Why do only big ML labs dominate widely-used models despite many open-source pretrained models smaller labs could do RL on? [D]
RLHF costs and data quality may be the real moats, not just pretraining.
A Reddit user, boringblobking, sparked a viral discussion by questioning why only big AI labs like OpenAI and Anthropic dominate widely-used models, despite the availability of open-source pretrained models at similar scales (e.g., Kimi, DeepSeek). The user argues that the expensive pretraining compute is already done for these open models, so the real differentiator should be reinforcement learning from human feedback (RLHF) or other fine-tuning techniques. They ask why smaller labs can't leverage these open models to compete, given that RLHF is supposedly more accessible in cost.

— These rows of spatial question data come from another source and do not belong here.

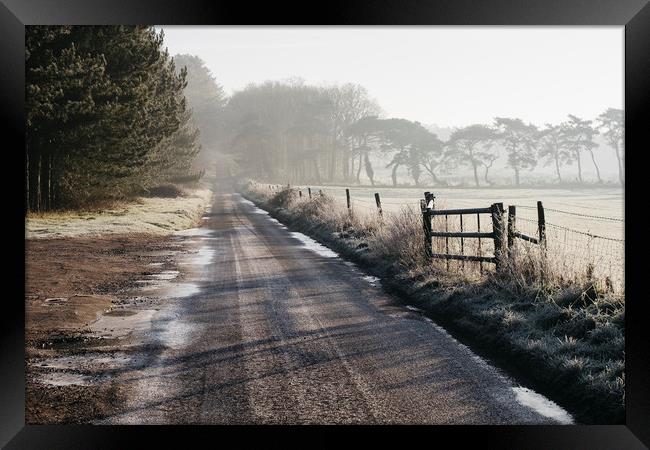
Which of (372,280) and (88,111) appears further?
(88,111)

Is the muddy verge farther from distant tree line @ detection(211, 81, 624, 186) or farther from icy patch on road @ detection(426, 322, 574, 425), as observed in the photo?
distant tree line @ detection(211, 81, 624, 186)

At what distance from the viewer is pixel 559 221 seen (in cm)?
2491

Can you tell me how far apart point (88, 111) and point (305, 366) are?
15.8 meters

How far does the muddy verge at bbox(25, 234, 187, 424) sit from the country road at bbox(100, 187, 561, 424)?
27 centimetres

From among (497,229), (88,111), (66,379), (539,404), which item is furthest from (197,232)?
(539,404)

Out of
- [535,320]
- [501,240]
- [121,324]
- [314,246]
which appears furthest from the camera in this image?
[314,246]

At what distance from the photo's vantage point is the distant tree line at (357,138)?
33.9m

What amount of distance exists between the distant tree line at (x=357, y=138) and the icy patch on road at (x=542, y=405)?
93.2ft

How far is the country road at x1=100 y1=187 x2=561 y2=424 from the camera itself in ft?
16.5

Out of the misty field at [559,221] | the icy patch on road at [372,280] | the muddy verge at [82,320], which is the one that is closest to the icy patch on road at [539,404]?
the misty field at [559,221]

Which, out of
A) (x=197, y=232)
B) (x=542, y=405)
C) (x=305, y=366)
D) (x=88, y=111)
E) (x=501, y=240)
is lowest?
(x=542, y=405)

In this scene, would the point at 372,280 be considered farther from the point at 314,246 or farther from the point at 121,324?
the point at 314,246

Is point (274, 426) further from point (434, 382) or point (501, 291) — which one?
point (501, 291)

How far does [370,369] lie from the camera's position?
6.05 m
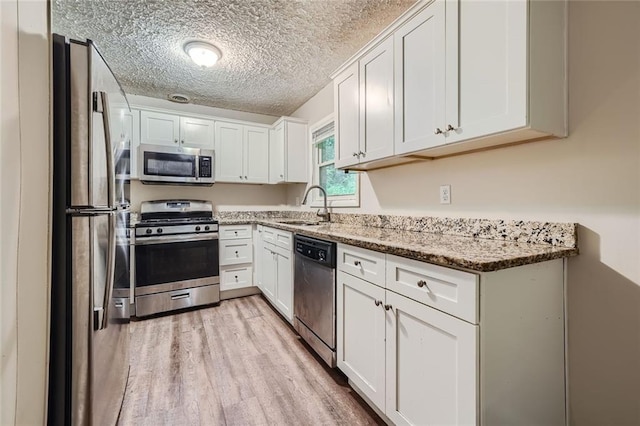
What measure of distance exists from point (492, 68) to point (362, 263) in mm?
1062

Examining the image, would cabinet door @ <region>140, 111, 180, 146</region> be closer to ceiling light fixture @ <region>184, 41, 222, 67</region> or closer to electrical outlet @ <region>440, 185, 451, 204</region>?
ceiling light fixture @ <region>184, 41, 222, 67</region>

The responses highlight several key barriers. First, RLHF is not cheap: it requires massive human annotation teams, expensive compute for iterative training, and careful infrastructure to avoid reward hacking. Second, data quality and curation for RLHF are often proprietary and hard to replicate, giving big labs an edge. Finally, distribution and trust matter: even if a smaller lab produces a competitive model, they lack the brand, API infrastructure, and ecosystem to achieve widespread adoption. The discussion underscores that pretraining is only one part of the puzzle, and the full stack—data, RL, deployment, and brand—creates a formidable moat for incumbents.
- Open-source models like Kimi and DeepSeek exist at similar scales to GPT/Claude, but RLHF costs remain high for smaller labs.
- Data quality and curation for RLHF are often proprietary, giving big labs a competitive advantage.
- Distribution, trust, and API infrastructure are major barriers to widespread adoption beyond model quality alone.
Why It Matters
Reveals that AI dominance hinges on RLHF, data, and ecosystem, not just pretraining compute.